*** EXCERPT TO READ ***

This patient experienced concurrent myasthenic crisis and COVID-19-related pneumonia with a delay of 4 weeks after initial symptoms of SARS-CoV-2 infection associated with systemic features of hyperinflammation supporting aberrant immune stimulation as potential mechanism of both complications [1, 8]. Considering pre-treatment with rituximab as high-risk for severe COVID-19 disease [7], convalescent plasma [9] was added to the treatment with IVIg and steroids resulting in clinical improvement. The absence of specific IgG antibodies in the serum of the patient after CP transfusion and persistence of viral RNA over several months, however, reflect the need for controlled prospective studies to evaluate efficacy of CP treatment [10]. Fatal outcomes of COVID-19 in patients treated with rituximab in combination with methotrexate and steroids for inflammatory rheumatic disease were reported [11], while patients with pure X-linked agammaglobulinemia with compromised immunity recovered [12]. In this line, we hypothesize that in the absence of a specific humoral IgG response recovery from COVID-19 in our patient was mediated by a specific T-cell response [13]. Immunomodulatory effects of IVIg may have ameliorated virus-induced hyperinflammation and contributed to the favourable outcome; however, a direct anti-viral effect is unlikely as currently available IVIg lots produced from pre-pandemic plasma do not contain cross-reacting neutralizing antibodies against SARS-CoV-2 [14].

In conclusion, this case with generalized MG illustrates a benign course of COVID-19 infection with only mild cardio-respiratory sequelae at follow-up indicating that in CD20-depleted patients the cytotoxic immune response against SARS-CoV-2 by cytotoxic T cells can eventually substitute the lack of specific antibodies.

*** End of EXCERPT TO READ ***

#### EXERCISES TO COMPLETE:
1. Which treatments does the case discussion say were given to the patient for the concurrent myasthenic crisis and COVID-19-related pneumonia?
2. Can you reproduce the case discussion from "In conclusion, this" up to and including "of specific antibodies.", word for word?

*** STUDY MATERIAL ***

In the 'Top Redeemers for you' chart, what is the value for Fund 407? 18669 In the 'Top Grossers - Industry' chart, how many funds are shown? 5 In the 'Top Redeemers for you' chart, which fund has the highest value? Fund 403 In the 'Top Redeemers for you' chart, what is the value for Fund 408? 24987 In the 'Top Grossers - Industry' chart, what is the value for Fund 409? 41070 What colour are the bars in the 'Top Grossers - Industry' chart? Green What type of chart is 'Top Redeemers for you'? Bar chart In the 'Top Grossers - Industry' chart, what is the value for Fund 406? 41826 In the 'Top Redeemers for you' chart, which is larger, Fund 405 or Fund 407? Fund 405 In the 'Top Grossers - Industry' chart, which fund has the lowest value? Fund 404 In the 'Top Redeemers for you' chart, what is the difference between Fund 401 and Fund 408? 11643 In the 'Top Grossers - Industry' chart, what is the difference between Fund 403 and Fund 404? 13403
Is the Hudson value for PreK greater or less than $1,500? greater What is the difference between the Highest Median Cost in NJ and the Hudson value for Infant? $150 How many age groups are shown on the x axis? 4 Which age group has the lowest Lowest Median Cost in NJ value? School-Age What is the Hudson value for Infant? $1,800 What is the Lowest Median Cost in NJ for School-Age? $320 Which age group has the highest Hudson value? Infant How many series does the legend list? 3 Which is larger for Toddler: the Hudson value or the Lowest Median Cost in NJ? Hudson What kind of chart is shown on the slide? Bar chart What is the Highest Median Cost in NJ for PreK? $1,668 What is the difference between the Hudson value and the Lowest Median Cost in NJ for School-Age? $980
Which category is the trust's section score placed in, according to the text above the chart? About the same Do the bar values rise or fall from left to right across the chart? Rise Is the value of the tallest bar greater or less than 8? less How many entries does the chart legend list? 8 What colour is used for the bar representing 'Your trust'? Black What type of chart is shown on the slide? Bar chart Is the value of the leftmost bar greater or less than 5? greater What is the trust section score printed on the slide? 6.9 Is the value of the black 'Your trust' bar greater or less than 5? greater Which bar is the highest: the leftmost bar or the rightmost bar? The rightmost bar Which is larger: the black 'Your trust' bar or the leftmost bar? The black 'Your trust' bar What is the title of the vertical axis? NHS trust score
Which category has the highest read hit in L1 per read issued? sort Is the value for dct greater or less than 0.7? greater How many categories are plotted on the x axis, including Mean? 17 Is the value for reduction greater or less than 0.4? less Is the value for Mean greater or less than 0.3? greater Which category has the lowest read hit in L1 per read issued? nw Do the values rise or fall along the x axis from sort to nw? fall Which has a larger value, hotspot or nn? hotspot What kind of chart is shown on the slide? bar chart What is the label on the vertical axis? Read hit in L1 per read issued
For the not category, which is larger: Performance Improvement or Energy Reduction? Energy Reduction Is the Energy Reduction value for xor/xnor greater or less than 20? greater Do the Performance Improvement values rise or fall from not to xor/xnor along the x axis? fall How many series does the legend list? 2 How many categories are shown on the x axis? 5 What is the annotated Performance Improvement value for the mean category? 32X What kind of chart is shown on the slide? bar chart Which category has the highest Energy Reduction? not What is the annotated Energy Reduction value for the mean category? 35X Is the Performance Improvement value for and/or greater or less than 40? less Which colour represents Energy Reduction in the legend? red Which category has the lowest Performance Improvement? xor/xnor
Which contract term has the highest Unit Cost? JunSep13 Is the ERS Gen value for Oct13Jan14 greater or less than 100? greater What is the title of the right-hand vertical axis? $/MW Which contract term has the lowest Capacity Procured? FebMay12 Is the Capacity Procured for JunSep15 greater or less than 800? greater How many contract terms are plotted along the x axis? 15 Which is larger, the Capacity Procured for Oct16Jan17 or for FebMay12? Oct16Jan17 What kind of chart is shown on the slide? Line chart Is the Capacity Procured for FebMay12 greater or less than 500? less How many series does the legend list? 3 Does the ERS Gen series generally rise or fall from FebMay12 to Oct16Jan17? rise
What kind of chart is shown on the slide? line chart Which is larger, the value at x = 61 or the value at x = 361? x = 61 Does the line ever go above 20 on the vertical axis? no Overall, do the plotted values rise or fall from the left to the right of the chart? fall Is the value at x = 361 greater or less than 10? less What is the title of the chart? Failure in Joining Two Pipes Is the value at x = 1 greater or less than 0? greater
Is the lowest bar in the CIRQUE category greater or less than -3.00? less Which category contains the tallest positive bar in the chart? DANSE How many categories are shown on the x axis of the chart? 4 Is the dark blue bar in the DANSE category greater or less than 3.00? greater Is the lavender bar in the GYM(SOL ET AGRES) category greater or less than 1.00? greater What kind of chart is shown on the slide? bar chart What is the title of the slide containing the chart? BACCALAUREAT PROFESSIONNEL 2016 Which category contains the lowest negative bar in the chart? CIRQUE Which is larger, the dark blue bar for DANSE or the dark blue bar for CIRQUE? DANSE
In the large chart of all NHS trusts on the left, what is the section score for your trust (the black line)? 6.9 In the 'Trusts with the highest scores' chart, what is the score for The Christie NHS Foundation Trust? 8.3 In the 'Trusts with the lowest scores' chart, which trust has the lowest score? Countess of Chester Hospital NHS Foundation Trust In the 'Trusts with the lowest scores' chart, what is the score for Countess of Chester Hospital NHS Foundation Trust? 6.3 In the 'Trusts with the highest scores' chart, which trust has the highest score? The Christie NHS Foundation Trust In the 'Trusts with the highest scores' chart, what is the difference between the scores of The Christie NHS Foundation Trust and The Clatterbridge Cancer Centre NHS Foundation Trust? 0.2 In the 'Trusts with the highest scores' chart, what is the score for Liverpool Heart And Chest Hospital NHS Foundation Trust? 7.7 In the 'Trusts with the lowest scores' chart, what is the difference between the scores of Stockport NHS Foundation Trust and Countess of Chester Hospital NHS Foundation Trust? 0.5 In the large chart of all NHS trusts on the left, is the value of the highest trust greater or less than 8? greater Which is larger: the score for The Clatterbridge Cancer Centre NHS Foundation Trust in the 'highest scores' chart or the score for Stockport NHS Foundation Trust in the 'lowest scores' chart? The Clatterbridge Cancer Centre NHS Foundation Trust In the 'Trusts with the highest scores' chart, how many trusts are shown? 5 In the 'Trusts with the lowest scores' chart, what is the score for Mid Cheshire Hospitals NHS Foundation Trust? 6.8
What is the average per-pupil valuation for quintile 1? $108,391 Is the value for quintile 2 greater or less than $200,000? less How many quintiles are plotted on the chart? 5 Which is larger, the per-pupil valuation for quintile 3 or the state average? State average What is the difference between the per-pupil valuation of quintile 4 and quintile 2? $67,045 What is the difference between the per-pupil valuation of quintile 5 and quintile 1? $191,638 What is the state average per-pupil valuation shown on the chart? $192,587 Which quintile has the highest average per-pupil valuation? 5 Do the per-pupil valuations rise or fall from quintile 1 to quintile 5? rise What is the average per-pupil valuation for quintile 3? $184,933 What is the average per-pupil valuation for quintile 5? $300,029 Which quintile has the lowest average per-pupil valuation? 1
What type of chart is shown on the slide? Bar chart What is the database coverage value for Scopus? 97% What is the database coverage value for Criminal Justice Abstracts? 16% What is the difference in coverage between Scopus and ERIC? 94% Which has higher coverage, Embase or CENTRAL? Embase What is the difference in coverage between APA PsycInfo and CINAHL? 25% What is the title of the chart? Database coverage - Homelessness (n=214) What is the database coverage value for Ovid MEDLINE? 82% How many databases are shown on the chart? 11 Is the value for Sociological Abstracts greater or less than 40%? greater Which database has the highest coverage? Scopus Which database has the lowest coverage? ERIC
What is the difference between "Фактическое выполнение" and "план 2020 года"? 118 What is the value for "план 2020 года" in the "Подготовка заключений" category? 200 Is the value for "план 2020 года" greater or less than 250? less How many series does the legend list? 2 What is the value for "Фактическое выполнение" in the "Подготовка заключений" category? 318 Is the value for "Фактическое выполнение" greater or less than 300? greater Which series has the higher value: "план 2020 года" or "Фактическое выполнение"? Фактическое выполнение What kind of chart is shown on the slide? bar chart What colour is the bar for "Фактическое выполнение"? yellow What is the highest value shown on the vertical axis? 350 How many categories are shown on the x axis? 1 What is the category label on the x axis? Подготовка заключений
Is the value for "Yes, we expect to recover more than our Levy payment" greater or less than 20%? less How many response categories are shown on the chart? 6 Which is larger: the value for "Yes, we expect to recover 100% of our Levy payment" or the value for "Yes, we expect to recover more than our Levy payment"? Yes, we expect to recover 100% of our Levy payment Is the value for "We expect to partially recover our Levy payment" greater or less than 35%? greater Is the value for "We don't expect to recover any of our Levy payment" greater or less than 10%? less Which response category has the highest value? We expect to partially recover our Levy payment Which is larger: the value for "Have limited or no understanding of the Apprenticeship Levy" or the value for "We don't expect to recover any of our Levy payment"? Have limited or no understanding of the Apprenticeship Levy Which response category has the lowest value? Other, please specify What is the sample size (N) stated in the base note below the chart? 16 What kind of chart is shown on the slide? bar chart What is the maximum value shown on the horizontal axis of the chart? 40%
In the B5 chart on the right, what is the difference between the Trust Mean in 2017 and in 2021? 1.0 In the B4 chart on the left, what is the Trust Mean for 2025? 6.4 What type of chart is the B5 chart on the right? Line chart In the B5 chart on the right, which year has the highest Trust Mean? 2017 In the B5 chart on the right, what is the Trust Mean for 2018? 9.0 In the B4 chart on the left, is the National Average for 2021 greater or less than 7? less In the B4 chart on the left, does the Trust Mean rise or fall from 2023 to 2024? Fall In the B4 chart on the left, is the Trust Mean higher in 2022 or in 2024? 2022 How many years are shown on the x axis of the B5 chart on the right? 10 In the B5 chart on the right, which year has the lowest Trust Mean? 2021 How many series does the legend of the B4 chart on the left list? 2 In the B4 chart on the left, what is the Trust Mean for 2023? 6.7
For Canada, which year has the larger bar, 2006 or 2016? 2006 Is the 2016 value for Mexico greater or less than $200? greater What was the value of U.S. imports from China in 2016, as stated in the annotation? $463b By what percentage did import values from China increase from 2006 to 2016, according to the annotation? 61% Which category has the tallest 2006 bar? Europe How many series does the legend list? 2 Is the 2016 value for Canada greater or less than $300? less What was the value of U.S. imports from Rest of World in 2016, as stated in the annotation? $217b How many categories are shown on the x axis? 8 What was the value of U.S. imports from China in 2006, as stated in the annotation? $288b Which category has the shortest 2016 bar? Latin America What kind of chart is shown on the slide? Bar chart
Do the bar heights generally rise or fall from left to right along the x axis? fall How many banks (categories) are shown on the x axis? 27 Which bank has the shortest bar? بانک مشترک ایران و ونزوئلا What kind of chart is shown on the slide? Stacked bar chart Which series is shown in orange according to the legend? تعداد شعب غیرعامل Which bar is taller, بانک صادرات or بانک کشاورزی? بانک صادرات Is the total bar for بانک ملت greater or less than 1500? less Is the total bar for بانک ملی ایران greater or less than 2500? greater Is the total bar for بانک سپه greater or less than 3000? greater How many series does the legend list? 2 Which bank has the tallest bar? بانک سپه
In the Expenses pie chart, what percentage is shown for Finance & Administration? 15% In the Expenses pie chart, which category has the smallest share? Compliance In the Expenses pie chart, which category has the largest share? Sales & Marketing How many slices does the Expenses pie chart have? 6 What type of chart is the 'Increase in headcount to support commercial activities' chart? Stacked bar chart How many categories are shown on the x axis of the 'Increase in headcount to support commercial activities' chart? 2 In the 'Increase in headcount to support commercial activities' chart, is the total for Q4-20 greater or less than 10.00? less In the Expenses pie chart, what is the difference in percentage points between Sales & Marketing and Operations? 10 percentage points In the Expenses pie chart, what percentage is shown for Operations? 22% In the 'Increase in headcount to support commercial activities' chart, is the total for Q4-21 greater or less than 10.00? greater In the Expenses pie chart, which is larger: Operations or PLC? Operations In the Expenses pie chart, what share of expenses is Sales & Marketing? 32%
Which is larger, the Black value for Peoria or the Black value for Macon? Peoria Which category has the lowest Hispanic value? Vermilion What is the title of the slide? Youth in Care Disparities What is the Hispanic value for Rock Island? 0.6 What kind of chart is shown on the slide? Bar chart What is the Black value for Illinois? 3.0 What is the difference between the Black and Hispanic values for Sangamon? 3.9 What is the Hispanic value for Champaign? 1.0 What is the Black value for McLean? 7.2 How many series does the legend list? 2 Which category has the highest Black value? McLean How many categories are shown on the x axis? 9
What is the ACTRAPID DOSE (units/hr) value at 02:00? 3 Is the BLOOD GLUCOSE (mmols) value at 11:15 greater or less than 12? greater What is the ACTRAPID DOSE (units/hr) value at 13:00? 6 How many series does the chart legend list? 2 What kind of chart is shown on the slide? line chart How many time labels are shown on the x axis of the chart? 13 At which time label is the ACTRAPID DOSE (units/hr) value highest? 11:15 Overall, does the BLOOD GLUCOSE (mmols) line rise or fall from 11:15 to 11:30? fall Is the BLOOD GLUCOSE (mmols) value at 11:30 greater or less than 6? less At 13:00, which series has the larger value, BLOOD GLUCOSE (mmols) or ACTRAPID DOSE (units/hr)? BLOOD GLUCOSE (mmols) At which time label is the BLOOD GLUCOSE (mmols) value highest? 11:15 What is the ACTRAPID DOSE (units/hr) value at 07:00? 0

*** End of STUDY MATERIAL ***

#### EXPECTED RESULTS:
1.
- IVIg
- Steroids
- Convalescent plasma

2.
In conclusion, this case with generalized MG illustrates a benign course of COVID-19 infection with only mild cardio-respiratory sequelae at follow-up indicating that in CD20-depleted patients the cytotoxic immune response against SARS-CoV-2 by cytotoxic T cells can eventually substitute the lack of specific antibodies.